___ Information given

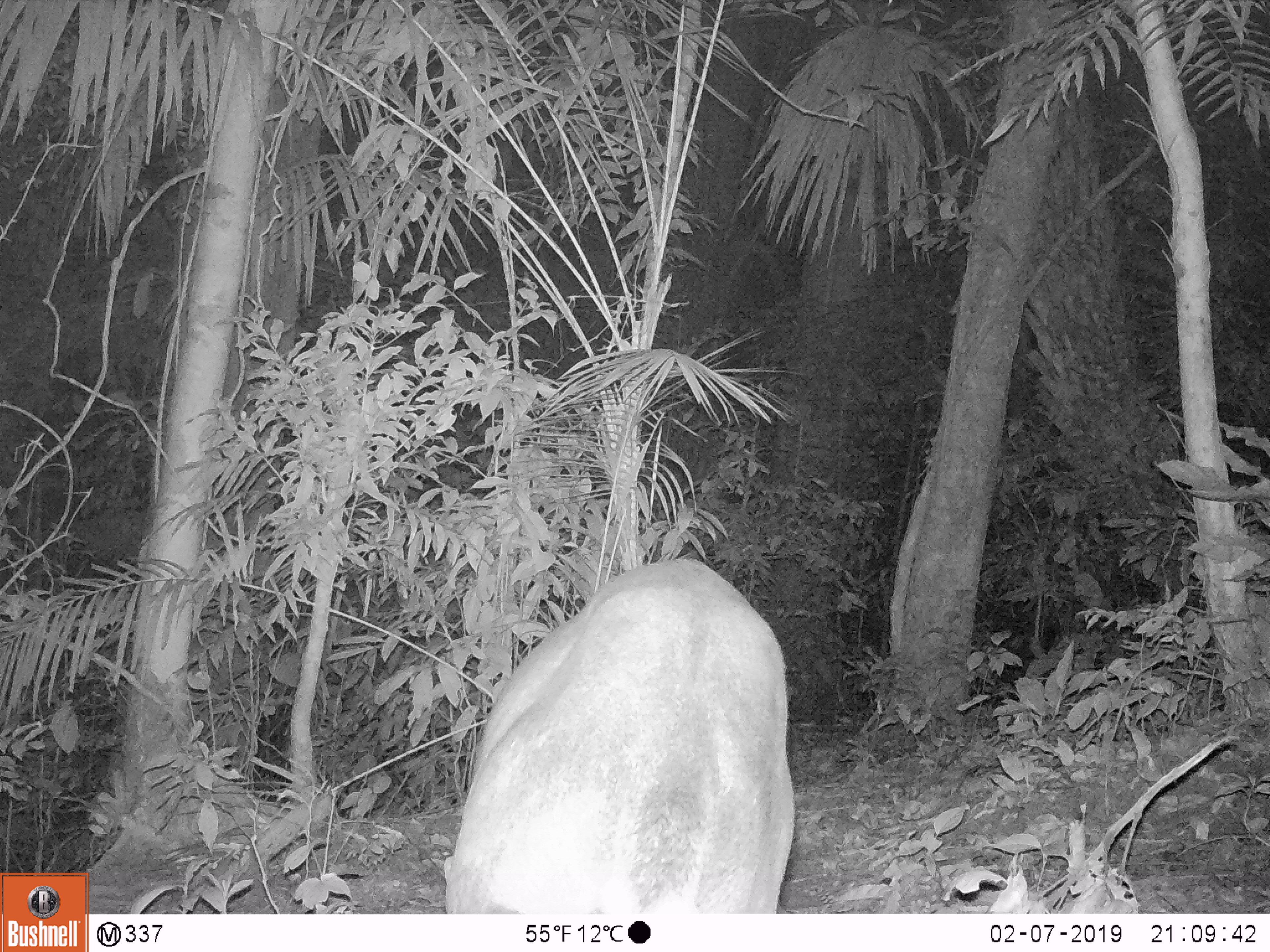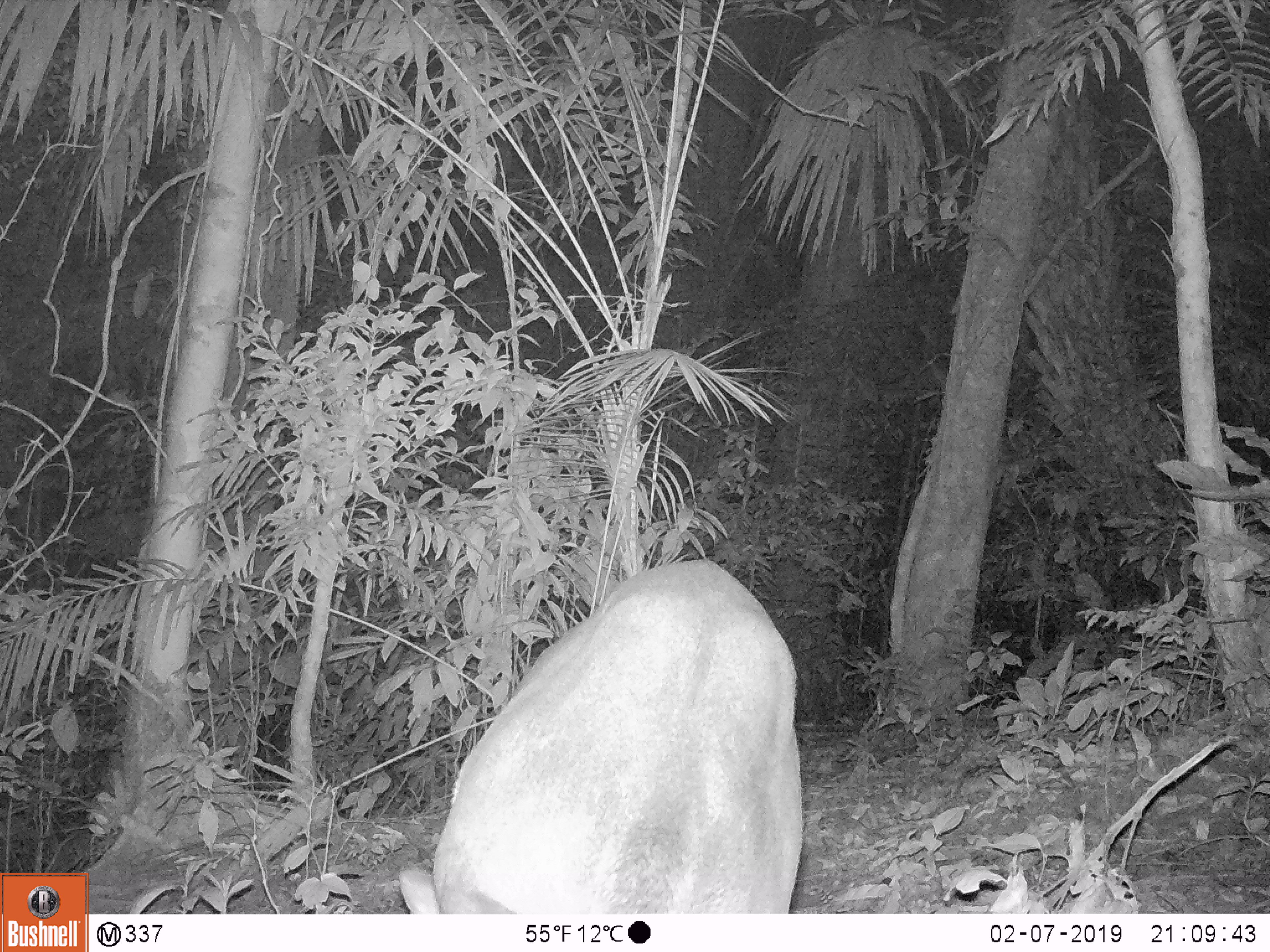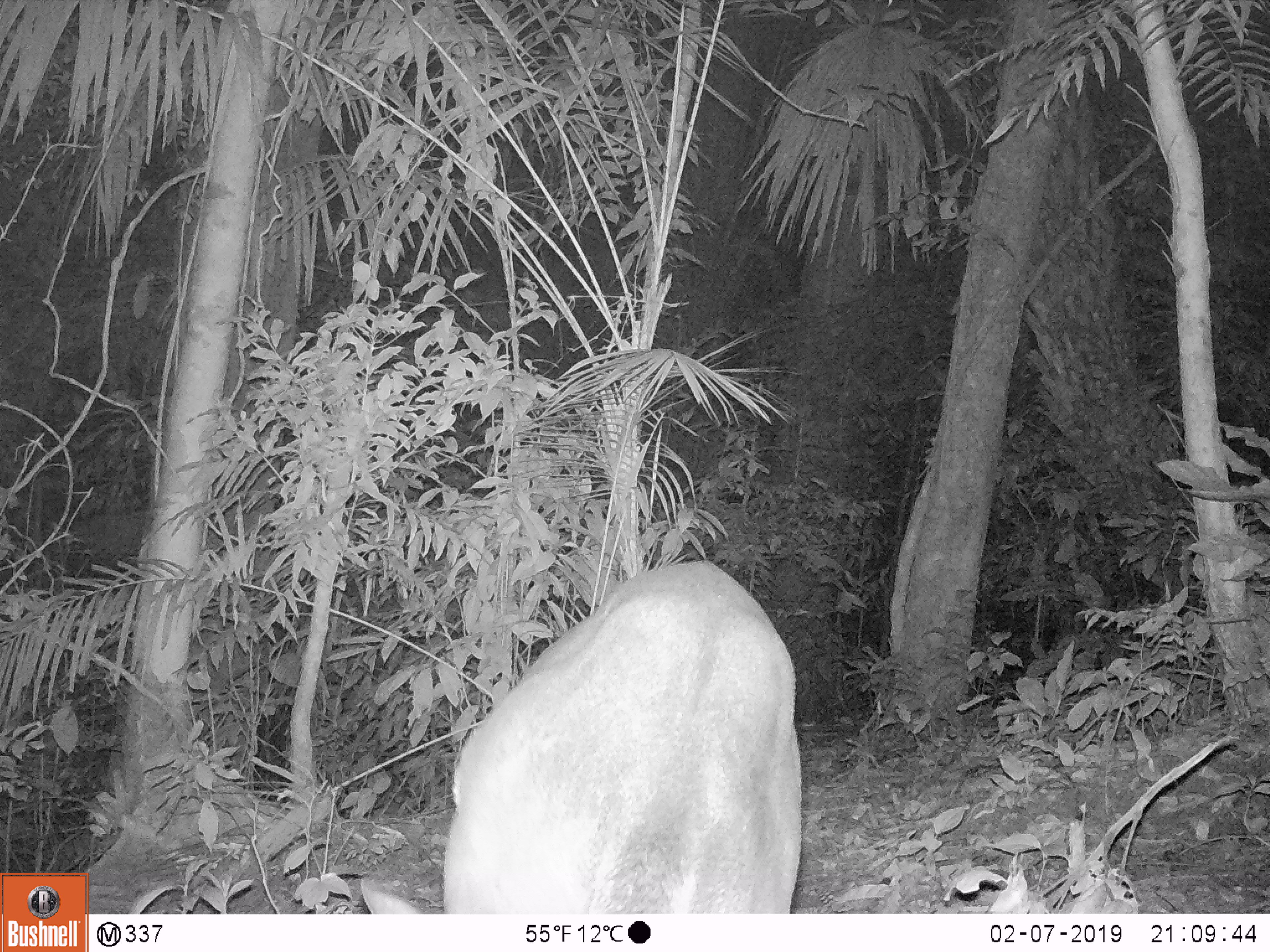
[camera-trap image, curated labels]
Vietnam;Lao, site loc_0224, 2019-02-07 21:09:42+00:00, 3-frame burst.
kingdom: Animalia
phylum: Chordata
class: Mammalia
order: Artiodactyla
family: Cervidae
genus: Muntiacus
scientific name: Muntiacus vuquangensis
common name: large-antlered muntjac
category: large antlered muntjac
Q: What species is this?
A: Large antlered muntjac (large-antlered muntjac) (Muntiacus vuquangensis).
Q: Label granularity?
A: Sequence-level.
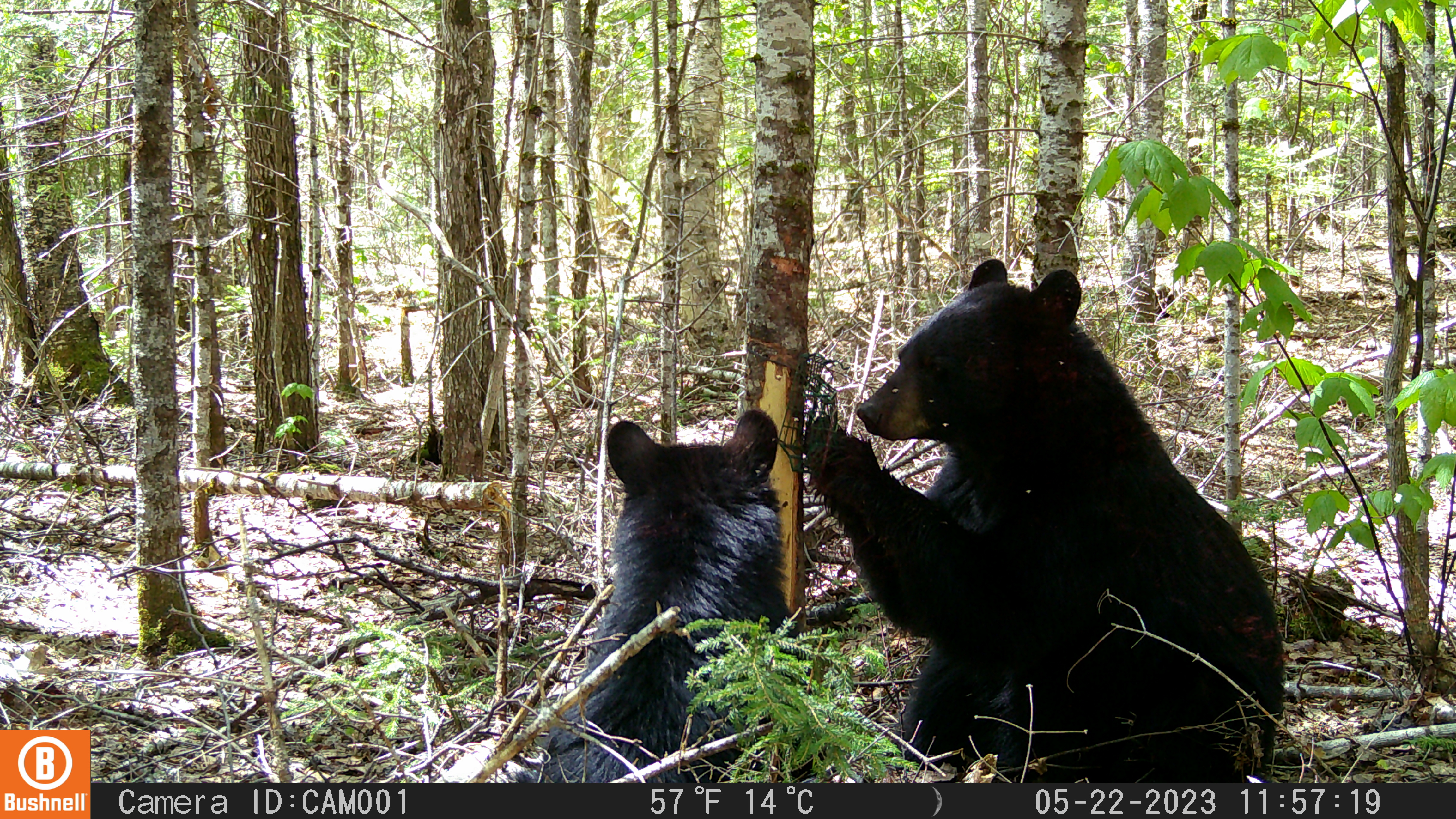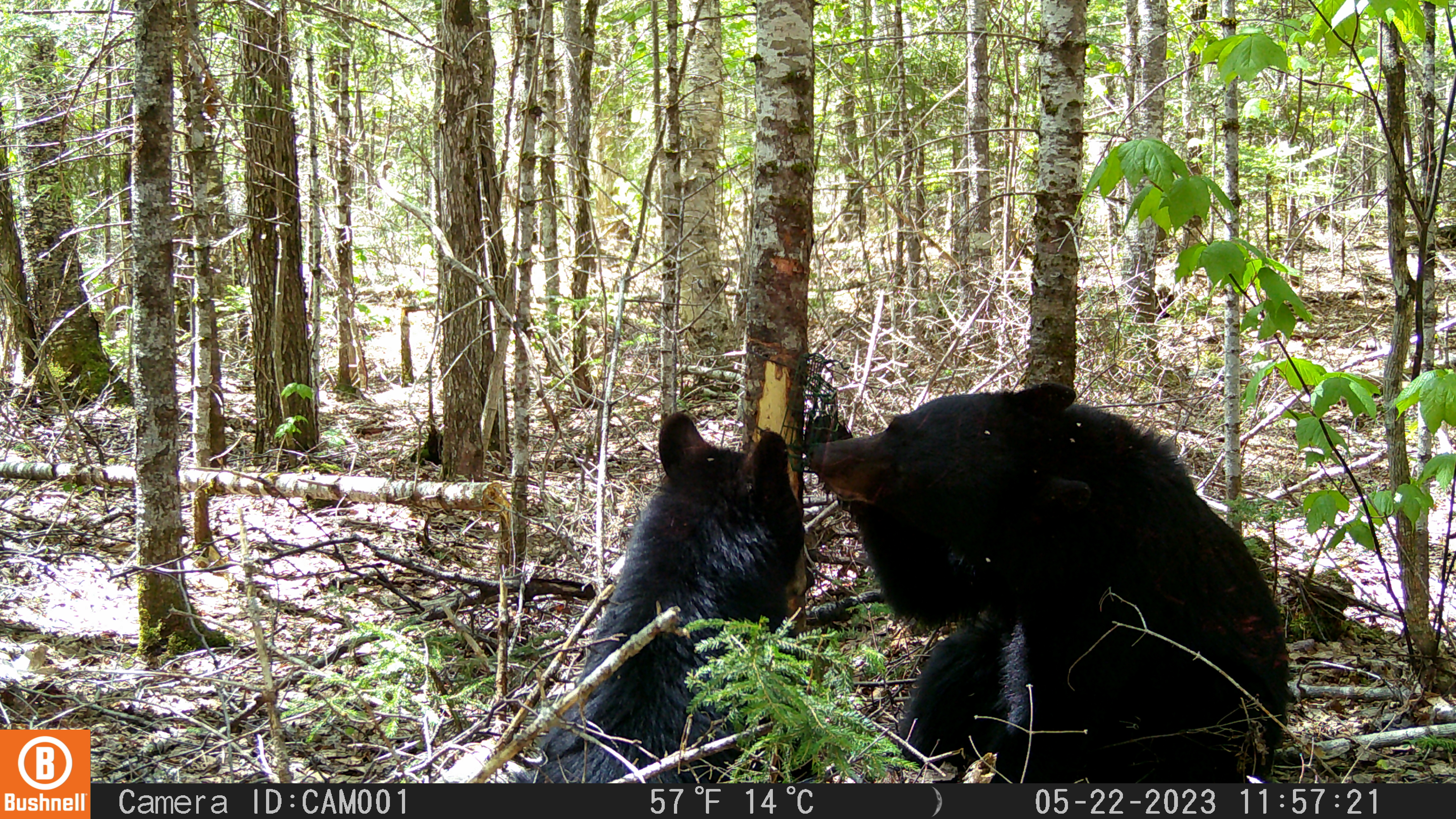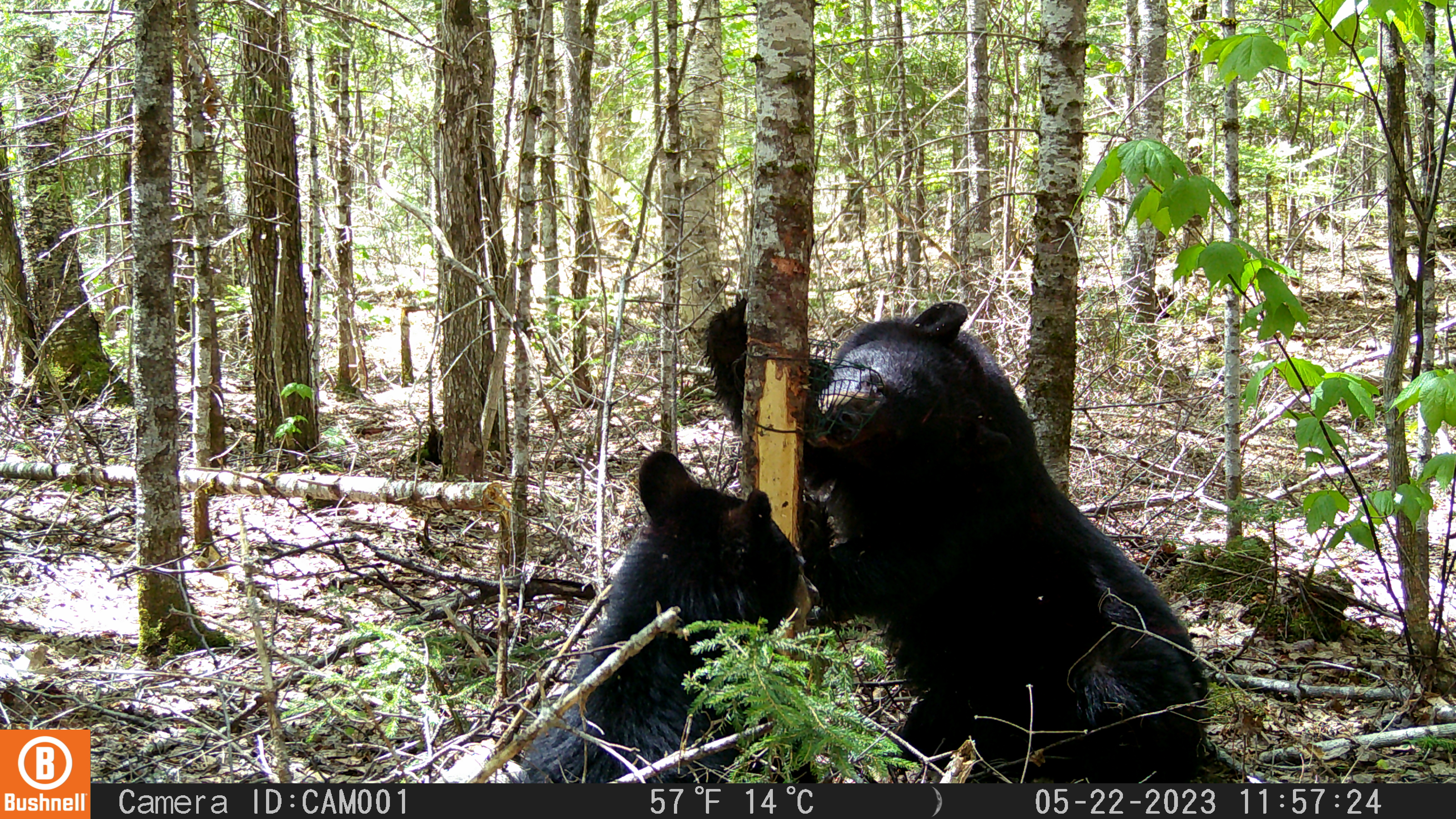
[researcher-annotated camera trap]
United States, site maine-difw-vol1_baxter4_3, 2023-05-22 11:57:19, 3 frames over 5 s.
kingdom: Animalia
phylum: Chordata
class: Mammalia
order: Carnivora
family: Ursidae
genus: Ursus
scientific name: Ursus americanus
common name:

______

• **Your instructions**
The records above need to be copied exactly, with the pictures left out.

• **Result**
[camera-trap image, curated labels]
Vietnam;Lao, site loc_0224, 2019-02-07 21:09:42+00:00, 3-frame burst.
kingdom: Animalia
phylum: Chordata
class: Mammalia
order: Artiodactyla
family: Cervidae
genus: Muntiacus
scientific name: Muntiacus vuquangensis
common name: large-antlered muntjac
category: large antlered muntjac
Q: What species is this?
A: Large antlered muntjac (large-antlered muntjac) (Muntiacus vuquangensis).
Q: Label granularity?
A: Sequence-level.
[researcher-annotated camera trap]
United States, site maine-difw-vol1_baxter4_3, 2023-05-22 11:57:19, 3 frames over 5 s.
kingdom: Animalia
phylum: Chordata
class: Mammalia
order: Carnivora
family: Ursidae
genus: Ursus
scientific name: Ursus americanus
common name:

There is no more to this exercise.